§ SHORT TASK 1: Based on the aquarium forum thread, decide whether each statement agrees with it: (a) Couesfanatic lists Water Sprite among fast-growing stems; (b) herns names java ferns as a favorite fast grower; (c) Sethjohnson30 says you want at least 20 ppm of CO2 in most situations. Answer each yes or no, quoting the deciding words.

To follow cards post more literally:


> very thinly planted tank of mostly slow growers


I want to put some more fast growers in there. Lets make that happen and attack this situation on multiple fronts.


----------



## houseofcards

Wow that was weird. I'm not sure how you got that from my post, but no problem. I've had bad days too. 

I guess when a thread is resurrected from 2005 that was started by a someone named Mr. Hyde strange things happen, LOL.

Overstocked - thanks!


----------



## Abrium

So what can I throw in the tank that grows super fast and doesn't look too bad?


----------



## herns

Abrium said:


> So, what are some good fast growing plants?
> 
> Cheers,
> Abe


Some of my favorite fast growers are Rotalas and Ludwigias species.


----------



## Couesfanatic

Stems. Plant stems. Water Sprite, Wisteria, Cabomba, fast growing stems. I see java ferns, anubius and crypts in there. I know there are a lot more plant species in there but those are very slow growers. What is your substrate?


----------



## fahim6801

im really new in this planted aquarium world, i am facing the same problem too (BBA) for around 2 month now, is it possible that by introducing some Otocinclus vestitus or siamese algae eater can help me get rid of BBA, or any other algae eater tht can help me cleaning this BBA....


----------



## Sethjohnson30

fahim6801 said:


> im really new in this planted aquarium world, i am facing the same problem too (BBA) for around 2 month now, is it possible that by introducing some Otocinclus vestitus or siamese algae eater can help me get rid of BBA, or any other algae eater tht can help me cleaning this BBA....


I just read this whole thread + a few others to refresh my memory so I could get rid of a small bba outbreak. If you read this thread you posted in you will find the answers. Here's a quick list of things mentioned of inportance in this thread:

Low co2, you want at least 30 ppm in most situations
High light(without co2 and ferns to support it 
Proper dosing methods(ei was mentioned here, it's nice and simple,works for most people).

§ DATA SUPPLIED:
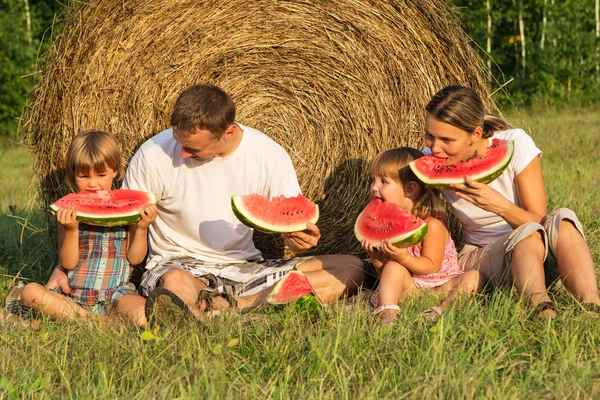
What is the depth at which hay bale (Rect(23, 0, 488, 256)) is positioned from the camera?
194 inches

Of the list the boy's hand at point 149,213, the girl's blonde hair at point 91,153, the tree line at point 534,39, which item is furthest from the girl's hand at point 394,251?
the tree line at point 534,39

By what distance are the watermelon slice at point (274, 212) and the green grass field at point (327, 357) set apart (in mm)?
482

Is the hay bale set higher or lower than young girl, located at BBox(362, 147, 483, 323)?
higher

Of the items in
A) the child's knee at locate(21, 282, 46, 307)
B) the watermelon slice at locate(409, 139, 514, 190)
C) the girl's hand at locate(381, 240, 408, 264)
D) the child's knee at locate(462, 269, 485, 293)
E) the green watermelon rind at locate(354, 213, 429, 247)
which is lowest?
the child's knee at locate(462, 269, 485, 293)

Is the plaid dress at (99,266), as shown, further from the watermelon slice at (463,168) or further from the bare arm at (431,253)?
the watermelon slice at (463,168)

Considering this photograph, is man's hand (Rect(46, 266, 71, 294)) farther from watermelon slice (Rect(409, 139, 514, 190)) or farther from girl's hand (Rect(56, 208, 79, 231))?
watermelon slice (Rect(409, 139, 514, 190))

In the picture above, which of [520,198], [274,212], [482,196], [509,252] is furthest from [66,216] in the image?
[520,198]

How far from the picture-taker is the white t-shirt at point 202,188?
4.57 metres

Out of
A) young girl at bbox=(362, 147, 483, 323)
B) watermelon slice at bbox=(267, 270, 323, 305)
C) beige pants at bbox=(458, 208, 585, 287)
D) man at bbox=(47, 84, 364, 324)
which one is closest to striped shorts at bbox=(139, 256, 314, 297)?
man at bbox=(47, 84, 364, 324)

§ SHORT TASK 2: Reproduce the part of the records that opens with the line containing "Of the items in" and closes with the line containing "4.57 metres", changing "plaid dress" to "checked dress" and leaving everything else as it is.

§ CORRECT RESULT 1:
(a) Yes: "Stems. Plant stems. Water Sprite, Wisteria, Cabomba, fast growing stems."
(b) No: "Some of my favorite fast growers are Rotalas and Ludwigias species."
(c) No: "Low co2, you want at least 30 ppm in most situations"

§ CORRECT RESULT 2:
Of the items in
A) the child's knee at locate(21, 282, 46, 307)
B) the watermelon slice at locate(409, 139, 514, 190)
C) the girl's hand at locate(381, 240, 408, 264)
D) the child's knee at locate(462, 269, 485, 293)
E) the green watermelon rind at locate(354, 213, 429, 247)
which is lowest?
the child's knee at locate(462, 269, 485, 293)

Is the checked dress at (99,266), as shown, further from the watermelon slice at (463,168) or further from the bare arm at (431,253)?
the watermelon slice at (463,168)

Considering this photograph, is man's hand (Rect(46, 266, 71, 294)) farther from watermelon slice (Rect(409, 139, 514, 190)) or farther from girl's hand (Rect(56, 208, 79, 231))?
watermelon slice (Rect(409, 139, 514, 190))

In the picture above, which of [520,198], [274,212], [482,196], [509,252] is furthest from [66,216] in the image?
[520,198]

How far from the picture-taker is the white t-shirt at point 202,188?
4.57 metres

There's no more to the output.